■ **Written problem A**: Please collect every line of the records that contains the word "clef" and copy each one out.

■ **Document segment**:
--------
Would you believe me if I told you the website below is capable of making $260k/year?

Yup, a simple daily newsletter run by 1 person (@tldrdan) with nearly no infrastructure cost.

Here are the economics:

  • 118,000 subscribers
  • 36% open and 8% click rates
  • He charges $1,000+ per email for sponsorships

There's no reason why you couldn't apply this concept to hundreds of other industries and niches.

In this email, I'm going to show you the exact approach I'd take to start and grow a daily newsletter to $10k/month.

Lehgo.

Phase #1: Pick Your Topic / Market

Time: 1-2 days

Here are 5 I came up with off the cuff:

1. Politics

Catch people up on national political news, high profile state and local elections, and fact check popular stories.

Honestly, all three of those things could be their OWN daily politics newsletter.

Tons of flexibility on your target audience.

2. Online Marketing

Highlight awesome emails and ad campaigns found on Facebook and other digital platforms. Your target readers are junior marketers, CMOs, agency owners, etc.

3. Real Estate Investing

Surface the best deals you've found across the country, new tools you've found (or updates to tools), and industry updates.

Your target readers are real estate investors (duh), realtors, developers, etc. Or maybe you narrow it down a bit. Example: real estate for aspiring first-time investors. Or maybe it's a specific property type you specialize in covering (beach house investing).

4. Homeschooling 

One idea per day that helps me be a better homeschool parent. New curriculum, strategies, and top posts from Facebook groups. Help me not feel alone and give me new ideas to do my job better.

Your target readers are homeschool parents, leaders at homeschool organizations, overbearing grandparents (kidding), etc.

5. Parenting

Daily goodies that make me feel better as a parent. Keep it light hearted. Funny memes. 1 simple tip that doesn't feel like work. Crazy parent of the day. One gadget. One activity my kids can do themselves.

Your target readers are obviously parents, but you'll likely narrow it down to parents of a certain age range.

Key considerations when picking your topic:

  • Are you into this topic enough to write about it daily? (This is probably the most important one.)
  • Is it easy for you to imagine who the target readers are and where they hang out online?
--------
Dataset records:
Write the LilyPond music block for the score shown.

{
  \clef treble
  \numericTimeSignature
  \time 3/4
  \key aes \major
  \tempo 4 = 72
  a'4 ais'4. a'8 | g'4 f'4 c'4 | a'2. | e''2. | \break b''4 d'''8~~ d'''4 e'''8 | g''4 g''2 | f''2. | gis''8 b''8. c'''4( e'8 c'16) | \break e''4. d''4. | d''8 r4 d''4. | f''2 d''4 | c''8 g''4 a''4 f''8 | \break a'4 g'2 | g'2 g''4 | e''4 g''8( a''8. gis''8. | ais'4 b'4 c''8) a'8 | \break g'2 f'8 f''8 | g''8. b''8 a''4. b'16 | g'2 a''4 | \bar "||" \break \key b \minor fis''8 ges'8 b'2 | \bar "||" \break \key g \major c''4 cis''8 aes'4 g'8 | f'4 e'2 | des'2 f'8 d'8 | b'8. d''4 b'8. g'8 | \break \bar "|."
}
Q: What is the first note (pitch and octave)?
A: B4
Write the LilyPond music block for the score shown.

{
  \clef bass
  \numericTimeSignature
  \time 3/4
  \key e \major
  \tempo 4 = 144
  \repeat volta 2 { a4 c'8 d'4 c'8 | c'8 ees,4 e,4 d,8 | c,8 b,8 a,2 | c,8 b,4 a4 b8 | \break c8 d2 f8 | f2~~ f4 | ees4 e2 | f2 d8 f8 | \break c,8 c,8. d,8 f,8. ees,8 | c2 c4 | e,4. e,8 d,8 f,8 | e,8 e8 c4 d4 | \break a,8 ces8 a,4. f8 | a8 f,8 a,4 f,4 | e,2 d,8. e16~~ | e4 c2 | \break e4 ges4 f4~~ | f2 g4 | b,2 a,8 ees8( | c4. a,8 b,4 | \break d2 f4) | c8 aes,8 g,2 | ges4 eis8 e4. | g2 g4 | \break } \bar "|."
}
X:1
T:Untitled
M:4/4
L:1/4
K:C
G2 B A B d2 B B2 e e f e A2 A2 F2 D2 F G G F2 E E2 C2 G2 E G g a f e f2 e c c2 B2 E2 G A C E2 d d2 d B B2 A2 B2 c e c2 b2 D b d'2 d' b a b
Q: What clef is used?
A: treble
--------
■ **Written problem B**: Pick up the newsletter guide above after its final sentence and continue writing it.

■ **Exercise answer A**:
  \clef treble
  \clef bass
Q: What clef is used?

■ **Exercise answer B**:
  • B2B audience or B2C audience? Monetization could potentially look different for each (more on that later).
  • What kind of stuff could you sell to your audience?
  • What kind of companies would want to buy ads/sponsorships?

Don't obsess over these. But use them to guide your thinking in the decision-making process.

Now, here's how to build an audience around your selected topic for $0.

Phase #2: Get your first 250 subscribers

Time: ~7 days

  • Write 5 newsletters.
     
  • See if you feel good about the concept.
     
  • Invite everyone you know to join.
     
  • Send them a 1:1 invite via text, email, LinkedIn message, FB message, or Twitter DM—basically whatever method would make the most sense given your relationship.
     
  • Don't be timid. Here's a simple script you can tweak for each person you invite: "Hey FIRSTNAME, I'm starting a newsletter where I talk about TOPIC. Thought you might enjoy following along on my journey. Want in?"
     
  • You don't even need a landing page for this. If they say yes, just ask for their best email. Upload directly to free MailChimp account.
     
  • Start sending your daily email.
     
  • Include 1 affiliate link per email.

This will get you a minimum viable audience that can help you spread word of mouth early on. Even if someone who joins isn't necessarily interested in your newsletter topic, they will know people who are.

Want the full playbook for this step? Check out the section of this article on Ambassador List-Building. It works.

Phase 3: Scale to 1,000 subscribers

Time: 3-6 months

  • Find 10 active watering holes where your target audience hangs out (blogs, FB groups, communities, forums, etc.).
     
  • Interact in each one daily. Contribute to the conversation.
     
  • Source the owner's email address.
     
  • Reach out. Tell them about your newsletter. Befriend them. Don't act like a weirdo.
     
  • Partner with them on content for their audience: guest post, FB live, etc.
     
  • Repeat 10 times with 10 more watering holes each time.
     
  • Focus on the top 10%.

Check out my "Partnership Marketing 101" article for in-depth guidance on this phase.

Phase 4: Scale to 10,000 subscribers

Time: 12-18 months

  • Keep writing daily. Don't. Stop. Publishing.
     
  • Pursue deeper partnerships with top groups from Phase #3 (ongoing column, monthly workshops, etc.).
     
  • Run a giveaway related to your topic 4x per year.
     
  • Reach out to the biggest influencers in your niche. Feature them in your newsletter. Get on their radar.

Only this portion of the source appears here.